Thereupon the court made its findings to the effect that respondent “did not within seven years prior to the date of said application, have any illness or injury other than of a trivial or passing nature,” that he did not fail to disclose any material illness or disability, and, while his consultations with physicians was a matter that was material, appellant was placed on notice of the true facts by statement by respondent that he had had a periodic check up of his condition by physicians; further that respondent answered questions asked him at the time of application truly and without intent to deceive, and that appellant was not deceived.

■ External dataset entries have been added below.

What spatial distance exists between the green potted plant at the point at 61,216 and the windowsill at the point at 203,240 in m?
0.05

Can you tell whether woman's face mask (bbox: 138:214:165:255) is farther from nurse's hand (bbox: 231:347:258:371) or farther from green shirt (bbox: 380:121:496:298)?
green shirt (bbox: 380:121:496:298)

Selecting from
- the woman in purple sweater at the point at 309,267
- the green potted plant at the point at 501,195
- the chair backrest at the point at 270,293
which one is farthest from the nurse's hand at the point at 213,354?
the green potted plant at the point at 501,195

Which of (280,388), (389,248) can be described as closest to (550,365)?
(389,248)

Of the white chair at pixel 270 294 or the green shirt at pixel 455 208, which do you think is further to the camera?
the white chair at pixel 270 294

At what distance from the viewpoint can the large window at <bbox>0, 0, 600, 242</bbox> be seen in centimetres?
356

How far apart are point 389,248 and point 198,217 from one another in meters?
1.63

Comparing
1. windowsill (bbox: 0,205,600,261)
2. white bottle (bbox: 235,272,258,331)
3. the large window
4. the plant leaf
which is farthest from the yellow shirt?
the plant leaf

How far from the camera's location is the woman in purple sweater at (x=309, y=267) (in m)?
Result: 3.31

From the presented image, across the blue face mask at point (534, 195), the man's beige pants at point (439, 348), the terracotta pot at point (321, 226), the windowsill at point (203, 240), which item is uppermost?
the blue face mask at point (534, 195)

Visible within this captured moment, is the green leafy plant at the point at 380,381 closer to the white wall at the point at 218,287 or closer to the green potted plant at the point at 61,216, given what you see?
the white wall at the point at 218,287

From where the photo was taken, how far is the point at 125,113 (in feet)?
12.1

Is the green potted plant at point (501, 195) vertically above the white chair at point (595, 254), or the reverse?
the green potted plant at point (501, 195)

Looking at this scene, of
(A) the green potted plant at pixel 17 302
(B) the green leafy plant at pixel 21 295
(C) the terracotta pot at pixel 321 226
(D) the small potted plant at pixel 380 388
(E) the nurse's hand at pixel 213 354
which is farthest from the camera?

Appellant contends in effect that respondent lulled it into a sense of security by his disclosure that he had visited several physicians during the interval under investigation by reason of an assumption that such visits were merely physical check ups by a cautious man and not occasions for treatment for a sick person. The positive findings of the trial court, based on the advisory verdicts of the jury, are amply supported by the evidence, and this court on appeal is precluded therefore from reaching a conclusion at variance therewith.

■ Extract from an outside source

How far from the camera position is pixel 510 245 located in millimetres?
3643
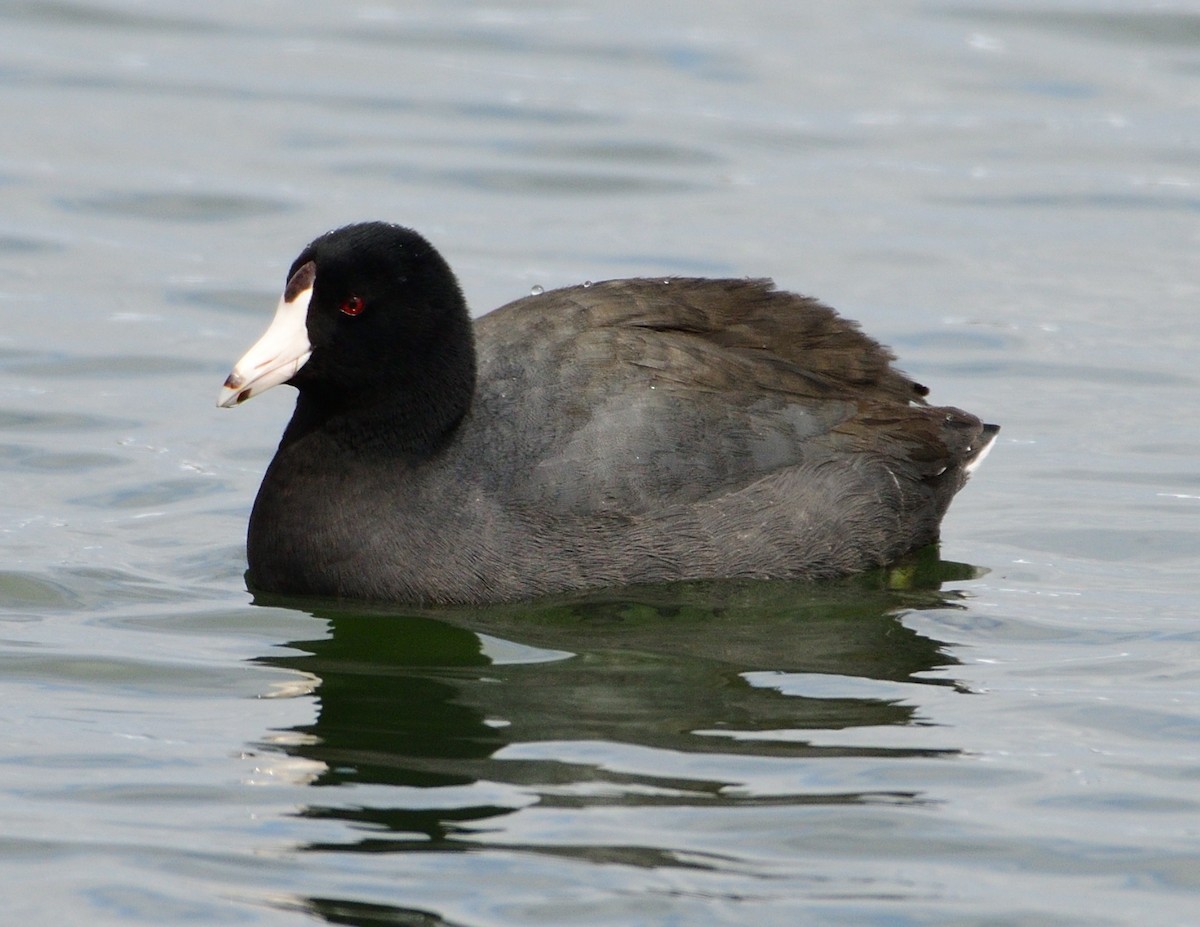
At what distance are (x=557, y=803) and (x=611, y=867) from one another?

At the time the disability policy sued on was issued, respondent had a valid, incontestable policy in effect with premium paid entitling him to $15,000 in a lump sum in case of permanent total disability. At solicitation of an insurance salesman, respondent surrendered for cancellation this policy, thereby relinquishing the right to collect the $15,000 to which he would now be entitled without contest if it had remained in effect. Before the policy in this case was issued, respondent was re-examined by appellant's medical examiner, and no clinical findings were made which would preclude insurance. The nature and extent of previous disorders was covered by written questions, and it is in respondent's answers thereto, which were written by appellant's examiner, that appellant claims deception and fraud. The latter conceded, however, that, although respondent told the examiner he had been to several physicians, it made no effort to obtain from any one of them a report as to respondent's condition, claiming that it relied on his assertion that such visits were merely physical check ups. The evidence indicates that the present disability of respondent had no connection with the alleged disorders which appellant contends were fraudulently concealed.

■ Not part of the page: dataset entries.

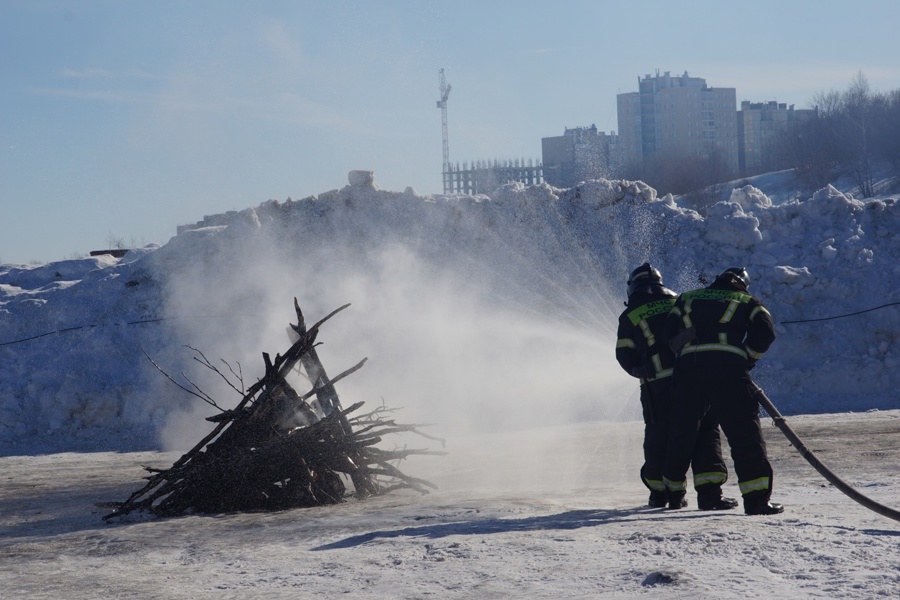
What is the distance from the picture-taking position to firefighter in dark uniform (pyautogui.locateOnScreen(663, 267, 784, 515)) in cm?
743

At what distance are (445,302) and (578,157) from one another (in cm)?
5493

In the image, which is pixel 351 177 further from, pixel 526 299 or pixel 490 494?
pixel 490 494

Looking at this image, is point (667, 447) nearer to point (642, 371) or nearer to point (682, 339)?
point (642, 371)

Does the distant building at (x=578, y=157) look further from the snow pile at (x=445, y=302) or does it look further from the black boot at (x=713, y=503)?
the black boot at (x=713, y=503)

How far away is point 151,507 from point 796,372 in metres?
10.7

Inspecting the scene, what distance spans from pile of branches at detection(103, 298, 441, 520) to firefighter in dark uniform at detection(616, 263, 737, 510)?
246cm

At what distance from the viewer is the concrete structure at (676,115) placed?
324 ft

The verdict appears to have been rendered upon the theory that the refusal of appellant to pay the monthly disability benefit provided by the contract was such an express repudiation of the insurance contract that under the doctrine of anticipatory breach respondent was entitled to judgment for an amount equal to the present value of the monthly payments for the length of time that respondent at the time of trial would be reasonably expected to live. Robinson v. Exempt Fire Co., 103 Cal. 1, 36 P. 955, 24 L. R. A. 715, 42 Am. St. Rep. 93, holds that in a case such as this the person insured is entitled to recover from the insurance carrier only the amount of the accrued installments. Respondent here under the pleadings before us was entitled to only a few installments which had accrued at the time the suit was brought. The case must be remanded for determination by the trial court as to sum total of the accrued installments. When the remittitur herein is received by the trial court, respondent may file a verified supplemental complaint setting up the total amount of such installments as have accrued up to the time of filing thereof. If put in issue, the amount shall be determined by the trial court. If not controverted, judgment shall thereupon be entered for respondent for the amount then accrued, plus 7 per cent. interest from due dates of such installments.

Judgment reversed, with directions to the trial court to proceed in conformity with the above course.

SCOTT, Justice pro tem.

We concur: STEPHENS, P. J.; CRAIL, J.